▸ **Text passage**
This report, the sources said, was key in the Election Commission’s decision to spread polls in the state over seven phases.

The election commissioner and the home secretary is said to have met ahead of announcing the dates. A key consideration was the availability of paramilitary forces Bengal and their ability to move from one Lok Sabha seat to the next, said an official.

After the panchayat polls, West Bengal governor Keshri Nath Tripathi had called the state chief secretary and home secretary to tackle the growing issue of alleged political violence.

“However chief minister Mamata Banerjee was not very happy with what she thought was interference and had asked her officials to not attend the meetings or share any reports with him. The governor had also written several letters to the chief secretary on the issues of law and order in the state,” said a state government official.

The governor’s report pointed out the violence that took place during the panchayat polls last year and the increased incidence of clashes in the state between the Trinamool Congress and BJP over the past few months.

BJP leader Mukul Roy was among the four booked by the Bengal police in February for their alleged involvement in the murder of TMC MLA Satyajit Biswas in Nadia district.

Denying the charge, the BJP said the ruling party was responsible for the deteriorating law and order in the state.

▸ **Task instructions**
In the news excerpt, over how many phases did the Election Commission decide to spread polls in the state?

▸ **Data listing**
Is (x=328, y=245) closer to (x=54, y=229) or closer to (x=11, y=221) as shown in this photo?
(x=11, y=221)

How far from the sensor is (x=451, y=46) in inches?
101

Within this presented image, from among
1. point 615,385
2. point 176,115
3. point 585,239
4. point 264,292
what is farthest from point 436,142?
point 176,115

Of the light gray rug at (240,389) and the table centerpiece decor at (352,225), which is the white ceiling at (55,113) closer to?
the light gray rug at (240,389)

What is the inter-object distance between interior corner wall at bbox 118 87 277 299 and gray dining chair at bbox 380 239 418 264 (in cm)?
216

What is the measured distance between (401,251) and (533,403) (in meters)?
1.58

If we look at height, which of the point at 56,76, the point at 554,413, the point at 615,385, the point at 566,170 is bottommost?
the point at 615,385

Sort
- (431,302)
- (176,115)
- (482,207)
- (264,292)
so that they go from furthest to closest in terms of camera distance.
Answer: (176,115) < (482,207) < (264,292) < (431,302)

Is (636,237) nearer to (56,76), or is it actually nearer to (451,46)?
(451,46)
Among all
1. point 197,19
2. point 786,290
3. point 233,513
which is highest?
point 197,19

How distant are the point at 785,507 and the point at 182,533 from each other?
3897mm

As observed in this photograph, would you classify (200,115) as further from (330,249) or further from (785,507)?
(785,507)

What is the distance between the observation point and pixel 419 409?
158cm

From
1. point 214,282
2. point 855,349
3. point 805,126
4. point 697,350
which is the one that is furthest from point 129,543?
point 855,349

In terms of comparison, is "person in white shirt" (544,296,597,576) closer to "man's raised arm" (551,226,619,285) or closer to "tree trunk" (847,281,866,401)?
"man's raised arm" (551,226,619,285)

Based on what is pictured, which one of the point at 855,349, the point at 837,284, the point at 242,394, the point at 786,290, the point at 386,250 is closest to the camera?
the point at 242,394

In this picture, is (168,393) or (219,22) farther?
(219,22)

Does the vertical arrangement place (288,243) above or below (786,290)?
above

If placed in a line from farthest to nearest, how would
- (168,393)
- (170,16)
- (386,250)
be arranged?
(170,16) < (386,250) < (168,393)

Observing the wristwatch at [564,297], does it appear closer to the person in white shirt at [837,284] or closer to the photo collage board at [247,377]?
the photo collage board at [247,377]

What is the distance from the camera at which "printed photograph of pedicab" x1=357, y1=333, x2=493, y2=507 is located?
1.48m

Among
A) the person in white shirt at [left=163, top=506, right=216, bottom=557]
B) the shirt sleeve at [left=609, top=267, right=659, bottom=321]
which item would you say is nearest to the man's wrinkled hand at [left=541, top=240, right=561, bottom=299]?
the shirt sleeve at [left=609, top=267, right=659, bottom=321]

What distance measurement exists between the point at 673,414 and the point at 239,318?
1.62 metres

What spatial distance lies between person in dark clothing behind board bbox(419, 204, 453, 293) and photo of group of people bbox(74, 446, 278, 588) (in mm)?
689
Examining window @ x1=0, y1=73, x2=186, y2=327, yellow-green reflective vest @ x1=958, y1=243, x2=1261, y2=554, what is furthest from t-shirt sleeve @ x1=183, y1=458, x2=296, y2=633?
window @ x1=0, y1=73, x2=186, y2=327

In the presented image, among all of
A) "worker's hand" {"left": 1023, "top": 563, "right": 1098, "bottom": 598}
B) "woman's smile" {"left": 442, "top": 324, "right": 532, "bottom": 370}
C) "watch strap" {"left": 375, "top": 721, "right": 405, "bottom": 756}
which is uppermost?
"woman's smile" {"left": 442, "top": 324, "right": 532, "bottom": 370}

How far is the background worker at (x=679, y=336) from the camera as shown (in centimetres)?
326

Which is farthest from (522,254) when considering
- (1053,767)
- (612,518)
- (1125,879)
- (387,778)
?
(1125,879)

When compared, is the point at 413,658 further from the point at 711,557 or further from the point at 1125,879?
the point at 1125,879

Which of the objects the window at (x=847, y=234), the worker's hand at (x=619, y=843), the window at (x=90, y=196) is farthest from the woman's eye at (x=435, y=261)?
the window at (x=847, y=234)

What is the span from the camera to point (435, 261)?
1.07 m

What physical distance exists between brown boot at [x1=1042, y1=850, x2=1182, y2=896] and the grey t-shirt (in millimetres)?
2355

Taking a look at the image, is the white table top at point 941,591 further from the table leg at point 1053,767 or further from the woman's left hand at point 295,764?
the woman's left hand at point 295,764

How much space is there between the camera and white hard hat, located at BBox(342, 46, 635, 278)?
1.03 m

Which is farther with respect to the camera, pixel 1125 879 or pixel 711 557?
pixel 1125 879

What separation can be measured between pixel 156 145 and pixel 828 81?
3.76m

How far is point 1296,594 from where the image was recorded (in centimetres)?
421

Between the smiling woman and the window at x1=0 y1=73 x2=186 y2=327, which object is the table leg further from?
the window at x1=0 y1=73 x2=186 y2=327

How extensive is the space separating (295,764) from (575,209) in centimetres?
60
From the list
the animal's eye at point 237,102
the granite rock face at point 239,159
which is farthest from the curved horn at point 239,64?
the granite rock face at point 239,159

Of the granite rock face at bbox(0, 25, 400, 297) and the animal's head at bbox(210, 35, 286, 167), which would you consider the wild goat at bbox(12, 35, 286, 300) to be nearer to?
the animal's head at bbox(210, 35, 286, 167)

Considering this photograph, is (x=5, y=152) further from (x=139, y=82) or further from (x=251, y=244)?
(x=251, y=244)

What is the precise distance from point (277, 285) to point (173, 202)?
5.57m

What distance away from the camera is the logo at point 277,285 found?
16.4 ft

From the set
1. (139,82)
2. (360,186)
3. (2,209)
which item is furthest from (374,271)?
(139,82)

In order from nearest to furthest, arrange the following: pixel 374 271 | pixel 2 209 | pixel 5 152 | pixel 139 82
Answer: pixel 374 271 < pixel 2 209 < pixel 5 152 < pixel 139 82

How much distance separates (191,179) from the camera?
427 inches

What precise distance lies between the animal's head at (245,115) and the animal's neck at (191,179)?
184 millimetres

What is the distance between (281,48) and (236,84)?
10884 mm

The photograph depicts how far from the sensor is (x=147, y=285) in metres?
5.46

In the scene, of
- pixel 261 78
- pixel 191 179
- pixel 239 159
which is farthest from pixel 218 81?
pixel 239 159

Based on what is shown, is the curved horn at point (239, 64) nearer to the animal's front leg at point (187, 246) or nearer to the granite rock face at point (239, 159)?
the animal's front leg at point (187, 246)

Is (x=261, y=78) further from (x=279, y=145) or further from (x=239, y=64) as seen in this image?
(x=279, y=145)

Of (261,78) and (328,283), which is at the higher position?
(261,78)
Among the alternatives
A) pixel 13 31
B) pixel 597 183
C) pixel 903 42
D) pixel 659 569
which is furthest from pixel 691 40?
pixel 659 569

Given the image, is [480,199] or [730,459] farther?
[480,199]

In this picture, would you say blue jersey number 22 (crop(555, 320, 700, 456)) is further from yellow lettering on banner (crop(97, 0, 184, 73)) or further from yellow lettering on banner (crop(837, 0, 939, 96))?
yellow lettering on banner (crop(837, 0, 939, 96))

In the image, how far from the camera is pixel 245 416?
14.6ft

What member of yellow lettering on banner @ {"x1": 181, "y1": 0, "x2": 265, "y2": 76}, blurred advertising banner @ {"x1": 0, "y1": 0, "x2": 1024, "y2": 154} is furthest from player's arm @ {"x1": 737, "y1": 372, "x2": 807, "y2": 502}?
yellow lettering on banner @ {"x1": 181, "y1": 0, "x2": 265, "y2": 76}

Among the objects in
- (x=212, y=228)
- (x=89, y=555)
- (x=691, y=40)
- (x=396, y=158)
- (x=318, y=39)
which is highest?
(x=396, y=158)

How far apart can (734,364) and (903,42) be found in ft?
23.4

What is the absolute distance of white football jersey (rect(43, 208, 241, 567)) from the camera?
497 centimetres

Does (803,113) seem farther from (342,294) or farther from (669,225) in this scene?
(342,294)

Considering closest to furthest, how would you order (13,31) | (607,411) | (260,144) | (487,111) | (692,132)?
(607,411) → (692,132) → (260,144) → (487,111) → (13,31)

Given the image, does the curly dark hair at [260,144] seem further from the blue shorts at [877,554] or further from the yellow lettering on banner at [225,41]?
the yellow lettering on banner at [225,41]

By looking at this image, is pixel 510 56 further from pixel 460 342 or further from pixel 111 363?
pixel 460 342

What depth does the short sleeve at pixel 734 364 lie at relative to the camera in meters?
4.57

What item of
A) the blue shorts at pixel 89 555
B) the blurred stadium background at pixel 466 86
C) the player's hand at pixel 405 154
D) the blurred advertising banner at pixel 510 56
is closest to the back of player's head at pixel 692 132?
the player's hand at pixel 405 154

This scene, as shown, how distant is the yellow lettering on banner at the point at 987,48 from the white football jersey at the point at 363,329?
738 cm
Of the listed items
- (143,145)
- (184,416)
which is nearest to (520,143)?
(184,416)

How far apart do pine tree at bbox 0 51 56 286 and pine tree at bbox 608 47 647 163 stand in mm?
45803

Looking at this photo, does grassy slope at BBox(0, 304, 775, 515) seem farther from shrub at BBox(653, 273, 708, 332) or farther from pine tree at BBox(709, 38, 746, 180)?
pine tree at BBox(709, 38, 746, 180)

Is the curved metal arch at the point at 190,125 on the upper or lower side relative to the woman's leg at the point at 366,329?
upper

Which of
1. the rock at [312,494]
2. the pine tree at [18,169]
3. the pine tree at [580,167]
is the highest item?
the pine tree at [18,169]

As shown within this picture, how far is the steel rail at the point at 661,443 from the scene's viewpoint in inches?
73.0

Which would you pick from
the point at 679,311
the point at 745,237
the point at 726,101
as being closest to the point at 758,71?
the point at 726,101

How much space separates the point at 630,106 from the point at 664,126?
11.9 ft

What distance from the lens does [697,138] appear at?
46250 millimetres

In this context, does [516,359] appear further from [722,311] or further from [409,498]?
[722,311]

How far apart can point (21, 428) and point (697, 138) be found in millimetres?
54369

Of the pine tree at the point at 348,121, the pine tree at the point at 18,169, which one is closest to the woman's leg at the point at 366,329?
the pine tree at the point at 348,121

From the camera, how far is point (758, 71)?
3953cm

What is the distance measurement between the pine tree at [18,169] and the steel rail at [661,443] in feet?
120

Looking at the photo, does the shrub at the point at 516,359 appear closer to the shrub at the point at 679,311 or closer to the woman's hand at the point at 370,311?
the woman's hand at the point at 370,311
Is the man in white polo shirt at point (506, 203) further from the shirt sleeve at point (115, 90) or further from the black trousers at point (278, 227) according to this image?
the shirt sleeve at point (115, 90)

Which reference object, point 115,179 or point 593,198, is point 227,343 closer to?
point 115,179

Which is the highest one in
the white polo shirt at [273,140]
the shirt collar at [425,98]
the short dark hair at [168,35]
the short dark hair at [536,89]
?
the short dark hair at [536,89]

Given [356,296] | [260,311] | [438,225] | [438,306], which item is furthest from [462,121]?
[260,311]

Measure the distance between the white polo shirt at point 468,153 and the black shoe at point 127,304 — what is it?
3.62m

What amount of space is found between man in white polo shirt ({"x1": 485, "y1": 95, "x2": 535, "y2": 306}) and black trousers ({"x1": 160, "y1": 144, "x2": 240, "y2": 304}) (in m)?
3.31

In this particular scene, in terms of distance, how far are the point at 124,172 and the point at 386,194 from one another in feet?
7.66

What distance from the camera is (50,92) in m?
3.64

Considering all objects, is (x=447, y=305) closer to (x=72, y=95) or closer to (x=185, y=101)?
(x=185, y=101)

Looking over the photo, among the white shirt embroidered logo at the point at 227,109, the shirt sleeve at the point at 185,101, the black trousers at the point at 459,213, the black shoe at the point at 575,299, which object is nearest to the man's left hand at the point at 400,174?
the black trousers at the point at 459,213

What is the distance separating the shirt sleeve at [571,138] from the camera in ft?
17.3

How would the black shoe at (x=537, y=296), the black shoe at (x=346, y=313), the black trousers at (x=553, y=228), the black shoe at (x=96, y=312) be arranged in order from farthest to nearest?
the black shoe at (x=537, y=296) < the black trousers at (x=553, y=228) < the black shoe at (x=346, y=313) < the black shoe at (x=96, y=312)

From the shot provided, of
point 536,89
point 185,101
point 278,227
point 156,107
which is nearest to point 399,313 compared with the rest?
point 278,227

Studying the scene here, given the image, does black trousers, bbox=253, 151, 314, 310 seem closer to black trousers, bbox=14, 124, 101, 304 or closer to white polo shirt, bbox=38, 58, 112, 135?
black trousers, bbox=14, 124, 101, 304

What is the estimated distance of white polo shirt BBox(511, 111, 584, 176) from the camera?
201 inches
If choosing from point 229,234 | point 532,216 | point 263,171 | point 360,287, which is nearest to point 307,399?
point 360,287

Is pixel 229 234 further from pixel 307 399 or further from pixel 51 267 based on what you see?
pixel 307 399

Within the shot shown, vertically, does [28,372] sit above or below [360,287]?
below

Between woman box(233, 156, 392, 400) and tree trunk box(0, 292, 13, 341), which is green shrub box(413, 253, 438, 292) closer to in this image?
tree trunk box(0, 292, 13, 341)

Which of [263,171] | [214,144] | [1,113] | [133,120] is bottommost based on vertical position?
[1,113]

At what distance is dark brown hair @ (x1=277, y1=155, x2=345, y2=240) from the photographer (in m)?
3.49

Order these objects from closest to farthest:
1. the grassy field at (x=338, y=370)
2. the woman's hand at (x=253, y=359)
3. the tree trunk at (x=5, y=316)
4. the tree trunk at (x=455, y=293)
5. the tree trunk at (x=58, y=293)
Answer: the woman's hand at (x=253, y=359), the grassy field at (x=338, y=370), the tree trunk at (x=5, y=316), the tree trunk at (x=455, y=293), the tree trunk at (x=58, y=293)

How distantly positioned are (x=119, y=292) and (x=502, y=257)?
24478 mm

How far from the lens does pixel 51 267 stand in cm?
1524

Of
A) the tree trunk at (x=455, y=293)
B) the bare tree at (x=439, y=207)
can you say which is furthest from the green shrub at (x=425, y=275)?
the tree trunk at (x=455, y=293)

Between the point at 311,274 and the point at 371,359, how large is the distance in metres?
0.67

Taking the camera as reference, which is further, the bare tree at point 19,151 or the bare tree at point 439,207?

▸ **Finished task**
Seven phases.